The only way to get it back out of the City Charter would be another ballot measure asking voters to remove it, or a new state law that would override it.

The Volusia County Council shot down a similar measure on a 4-3 vote at their Feb. 17 meeting.

That county government measure also proposed a charter amendment question about wastewater be put on the Nov. 3 ballot. It would have asked voters whether the county should ban the process of recycling treated wastewater into drinking water and injecting that treated wastewater into the aquifer. It would have applied only to the county’s utility service area, not countywide.

What do Daytona residents think about recycled wastewater?

Daytona Beach city staff members aren’t working on using recycled wastewater for drinking water, and potable reuse is not in the city’s 20-year outlook. But some local residents still want to put protections in place now.

“There is no excuse for us to ever have to do this,” said Daytona beachside resident Jenny Nazak.

“It feels like we have to keep building to the point we have to drink our own sewage water,” said Daytona Beach resident Rich Yost.

Local resident Greg Gimbert said state legislators could override any limits the city puts in place.

“There’s only a narrow path left to restrict sewage water,” Gimbert said.

Local resident Catherine Pante asked commissioners to at least pause any ban on water use and discharge until a city study on options to comply with the state’s upcoming discharge restrictions is complete. The tighter state restrictions will go into effect in six years.

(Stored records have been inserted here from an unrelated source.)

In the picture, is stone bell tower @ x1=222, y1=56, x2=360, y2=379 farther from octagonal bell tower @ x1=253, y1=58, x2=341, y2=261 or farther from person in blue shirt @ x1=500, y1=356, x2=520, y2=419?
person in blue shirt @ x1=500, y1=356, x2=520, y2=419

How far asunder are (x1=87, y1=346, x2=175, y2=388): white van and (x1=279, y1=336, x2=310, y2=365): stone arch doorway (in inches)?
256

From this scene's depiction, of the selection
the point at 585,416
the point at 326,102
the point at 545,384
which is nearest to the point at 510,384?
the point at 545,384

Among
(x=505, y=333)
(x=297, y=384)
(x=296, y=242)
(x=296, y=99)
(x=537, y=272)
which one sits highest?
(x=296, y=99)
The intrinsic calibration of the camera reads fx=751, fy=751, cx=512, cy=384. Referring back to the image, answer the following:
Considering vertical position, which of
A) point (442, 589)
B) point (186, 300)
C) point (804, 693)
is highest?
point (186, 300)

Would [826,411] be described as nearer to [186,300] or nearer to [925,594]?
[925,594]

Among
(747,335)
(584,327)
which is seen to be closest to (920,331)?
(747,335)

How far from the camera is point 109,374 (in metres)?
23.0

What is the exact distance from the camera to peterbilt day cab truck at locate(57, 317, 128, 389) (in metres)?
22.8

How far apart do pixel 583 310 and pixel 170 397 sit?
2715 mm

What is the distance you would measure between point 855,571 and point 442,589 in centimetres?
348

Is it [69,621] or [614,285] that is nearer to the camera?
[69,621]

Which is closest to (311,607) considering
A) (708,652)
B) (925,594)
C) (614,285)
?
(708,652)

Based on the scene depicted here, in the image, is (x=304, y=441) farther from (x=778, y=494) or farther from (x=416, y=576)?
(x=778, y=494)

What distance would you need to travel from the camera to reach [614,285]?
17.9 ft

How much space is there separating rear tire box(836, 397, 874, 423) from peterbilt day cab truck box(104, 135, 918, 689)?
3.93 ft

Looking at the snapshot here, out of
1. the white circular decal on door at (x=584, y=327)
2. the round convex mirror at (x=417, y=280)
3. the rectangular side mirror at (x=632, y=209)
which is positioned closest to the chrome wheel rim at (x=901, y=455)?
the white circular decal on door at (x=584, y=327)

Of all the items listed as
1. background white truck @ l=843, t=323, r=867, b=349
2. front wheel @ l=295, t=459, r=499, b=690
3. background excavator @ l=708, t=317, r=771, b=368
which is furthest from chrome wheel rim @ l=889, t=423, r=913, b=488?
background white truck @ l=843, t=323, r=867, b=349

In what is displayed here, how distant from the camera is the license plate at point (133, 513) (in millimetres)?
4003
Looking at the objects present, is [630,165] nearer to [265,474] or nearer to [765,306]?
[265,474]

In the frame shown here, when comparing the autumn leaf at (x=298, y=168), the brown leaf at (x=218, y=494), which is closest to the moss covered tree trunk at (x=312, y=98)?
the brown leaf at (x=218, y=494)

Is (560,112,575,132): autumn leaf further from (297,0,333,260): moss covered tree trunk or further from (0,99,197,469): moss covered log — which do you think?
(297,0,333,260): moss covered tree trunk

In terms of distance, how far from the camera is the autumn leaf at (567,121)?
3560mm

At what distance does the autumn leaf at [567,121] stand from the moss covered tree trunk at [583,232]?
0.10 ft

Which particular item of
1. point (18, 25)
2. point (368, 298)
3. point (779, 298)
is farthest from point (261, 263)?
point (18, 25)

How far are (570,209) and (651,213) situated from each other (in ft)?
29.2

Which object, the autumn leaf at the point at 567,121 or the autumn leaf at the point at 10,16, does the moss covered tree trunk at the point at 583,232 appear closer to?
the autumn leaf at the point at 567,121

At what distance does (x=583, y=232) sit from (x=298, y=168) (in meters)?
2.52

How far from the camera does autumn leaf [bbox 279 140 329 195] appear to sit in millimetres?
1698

Currently, any of the cty’s reclaimed water that’s excess or doesn’t meet Public Access Reuse standards is discharged into the Halifax River.

During the 2021 Florida Legislative Session, a law was passed that will prohibit some surface water discharges to the Halifax River beginning in January 2032. That leaves the city with six years to develop new systems and places to send 8 million gallons of reclaimed water every day.

The Utilities Department is working with an engineering consultant to determine the city’s options to comply with the law. Three of the options being considered include underground injection of reclaimed water that could be prohibited by the proposed charter amendment.

If an underground injection well is found to be highly cost-effective, the inability to pursue such an option could lead to the need for a significant rate increase in order to pursue a less cost-effective option, city officials have cautioned.

What is reclaimed water and is it safe?

The city of Daytona Beach collects and treats wastewater from more than 100,000 customers throughout Daytona Beach, South Daytona, and portions of unincorporated Volusia County.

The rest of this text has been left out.